I feel very fortunate to have made it this long. I credit survival partly to my lack of experience in this industry, and a reliance on my staff to support my decisions. I was still learning how to operate a restaurant before Covid hit. Everything was new to me, and, thanks to my background in digital marketing and content strategy, trying to come up with new ways of doing things is not foreign. We were able to “pivot” quickly, to build an online ordering platform, expand our delivery service, start producing in-house consumer packaged goods, and do what I knew best—which is to market the shit out of the brand.
Beyond that, keeping things manageable and efficient has been the theme of Covid-19. We cut our operating hours by sixty-percent. We live in such a stressful world now; the benefits of keeping that pressure manageable far outweigh trying to work ourselves to the bone. As long as we can find a balance, at least for now, to keep everyone happy and paid, that’s all that matters. Obviously, keeping our customers happy is a priority as well, but we can’t do that unless our staff is happy.

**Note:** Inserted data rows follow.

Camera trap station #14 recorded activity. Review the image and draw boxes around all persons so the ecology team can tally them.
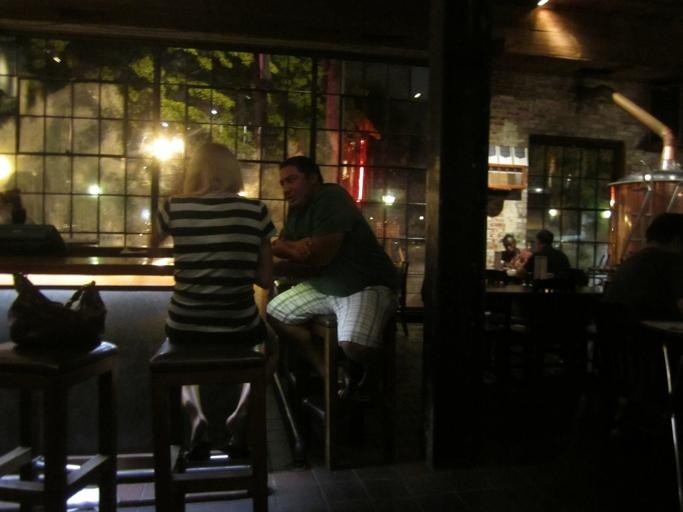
[267,156,400,398]
[600,214,682,323]
[0,192,38,225]
[498,230,572,282]
[151,142,276,468]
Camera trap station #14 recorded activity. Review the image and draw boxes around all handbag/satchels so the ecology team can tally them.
[8,270,107,354]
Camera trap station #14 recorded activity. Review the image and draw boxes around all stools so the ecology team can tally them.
[290,312,402,472]
[1,340,119,511]
[148,336,277,512]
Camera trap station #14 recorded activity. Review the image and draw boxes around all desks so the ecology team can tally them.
[485,285,603,412]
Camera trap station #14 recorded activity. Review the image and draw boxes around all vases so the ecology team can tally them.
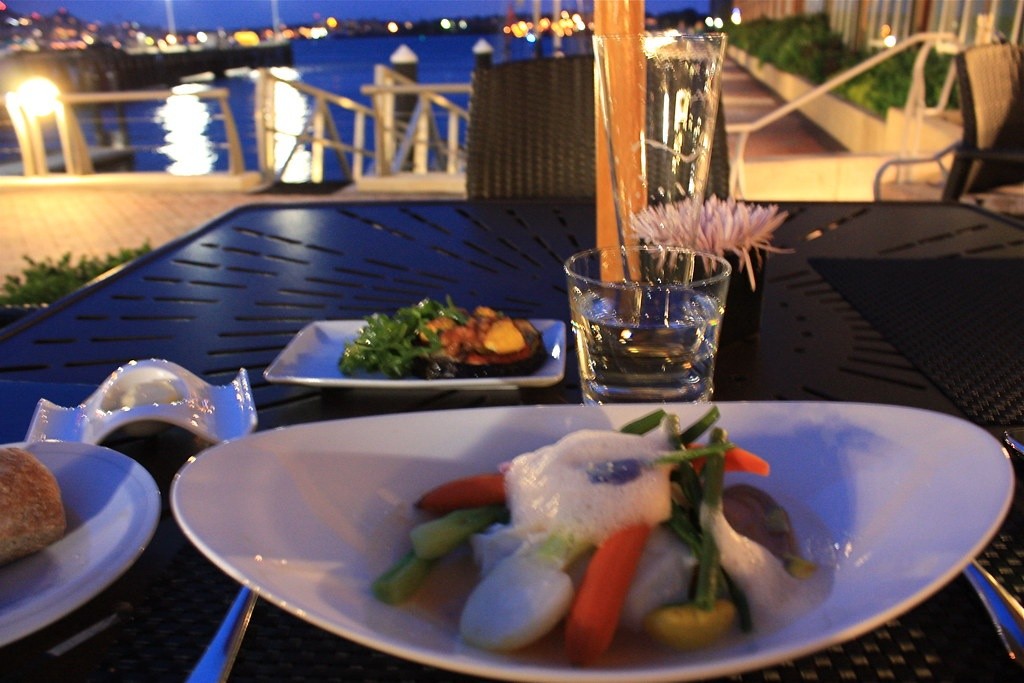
[639,242,768,347]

Thankfully, we’ve also built an amazing community of followers who have been willing to adapt with us. Still, I am not one to rush things. I’d rather take one step forward and remain, than to take that step forward and have to step back again. That has been our model, which I believe has allowed our employees to feel in control of anything new, and we can operate at a pace that allows our customers to adapt more easily. When we decided to reopen after being closed for two weeks, we did so with a limited menu. We’ve since expanded that menu to ninety-nine percent of our original menu, but that took time. We introduced new items only when we felt like we could manage the prep and execution with the resources we had. We’ve slowly introduced in-house products such as our Mama’s Way hot sauce, stir fry sauce, seasoning salts, cold brew teas, snacks like our “Peanuts + Sea Moss,” as well as others. And we’ve slowly implemented more seamless workflow procedures, too.
Front of House
Front of House
In turn, we’ve gained amazing customers and supporters who believe in us and our story, and most importantly, in our food and people. We have one customer who places a standing order every week, and hasn’t missed a Wednesday Woon since we started them over a year ago. Every time we see his ticket, we yell “WOON WINE WEDNESDAYYYY,” and try to sneak in a bonus item in his bag. Little things like that keep us going.

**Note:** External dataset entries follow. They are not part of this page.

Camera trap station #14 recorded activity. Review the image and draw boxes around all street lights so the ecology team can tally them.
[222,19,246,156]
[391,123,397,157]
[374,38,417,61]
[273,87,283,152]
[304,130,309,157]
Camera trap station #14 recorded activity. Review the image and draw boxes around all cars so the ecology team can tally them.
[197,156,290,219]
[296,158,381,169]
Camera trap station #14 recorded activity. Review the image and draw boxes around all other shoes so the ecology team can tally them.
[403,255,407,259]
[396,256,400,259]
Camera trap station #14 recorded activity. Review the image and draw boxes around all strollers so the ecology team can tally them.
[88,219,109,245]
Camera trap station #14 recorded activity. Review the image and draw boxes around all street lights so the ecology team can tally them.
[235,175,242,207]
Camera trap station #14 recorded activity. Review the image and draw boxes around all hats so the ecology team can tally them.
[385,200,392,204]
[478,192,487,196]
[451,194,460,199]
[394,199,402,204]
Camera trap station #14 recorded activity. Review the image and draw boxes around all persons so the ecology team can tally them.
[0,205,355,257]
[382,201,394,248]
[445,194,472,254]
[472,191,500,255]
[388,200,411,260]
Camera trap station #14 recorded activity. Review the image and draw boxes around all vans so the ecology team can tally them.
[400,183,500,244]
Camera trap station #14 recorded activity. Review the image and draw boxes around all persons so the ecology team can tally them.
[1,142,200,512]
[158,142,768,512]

This place relies on every single person doing their respective duties. If one falls short, the entire operation follows. I’ve asked Amber to shoot a portrait series of the entire staff. Medium format film only, each individual in their environment. I hope each one of them can look back at these portraits one day and remember how fucking nuts this time was, and how awesome it has been that we’ve been able to keep the lights on, to keep serving our community as a team.

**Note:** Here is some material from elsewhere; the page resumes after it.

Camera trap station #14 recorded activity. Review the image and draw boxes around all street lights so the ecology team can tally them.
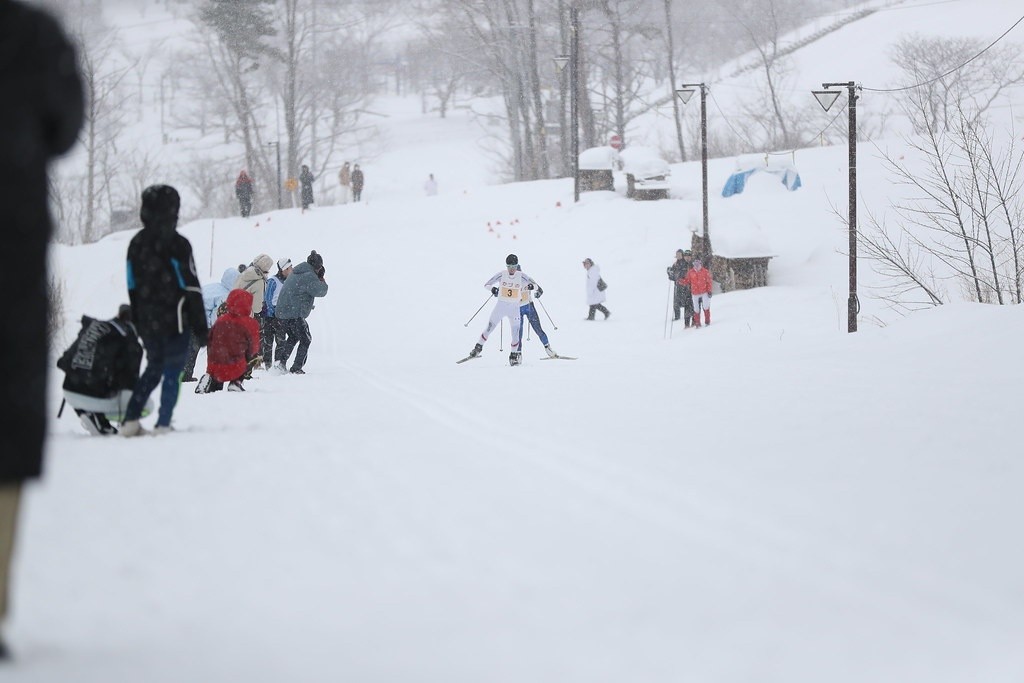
[269,141,282,208]
[675,82,708,270]
[812,82,860,332]
[553,52,576,178]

We’re now operating with pick up and delivery, and the option to eat and/or drink on our patio*. Within the last week, we’ve offered ordering at our window, and bringing back Woon Wine Wednesday specials again (ten dollars off bottles, ten dollar glasses). Is this new model sustainable? It depends how you look at it. I don’t think this industry as a whole is very sustainable; it’s meant to turn profits without sacrificing quality. But, I believe it is a sustainable goal to continue serving our community, to keep our staff paid while sharing my mom’s story, evolving the ways in which we can bring people into our home.
*On November 25th, 2020, Los Angeles Department of Public Health banned all forms of restaurant dining, including outdoor and patio seating.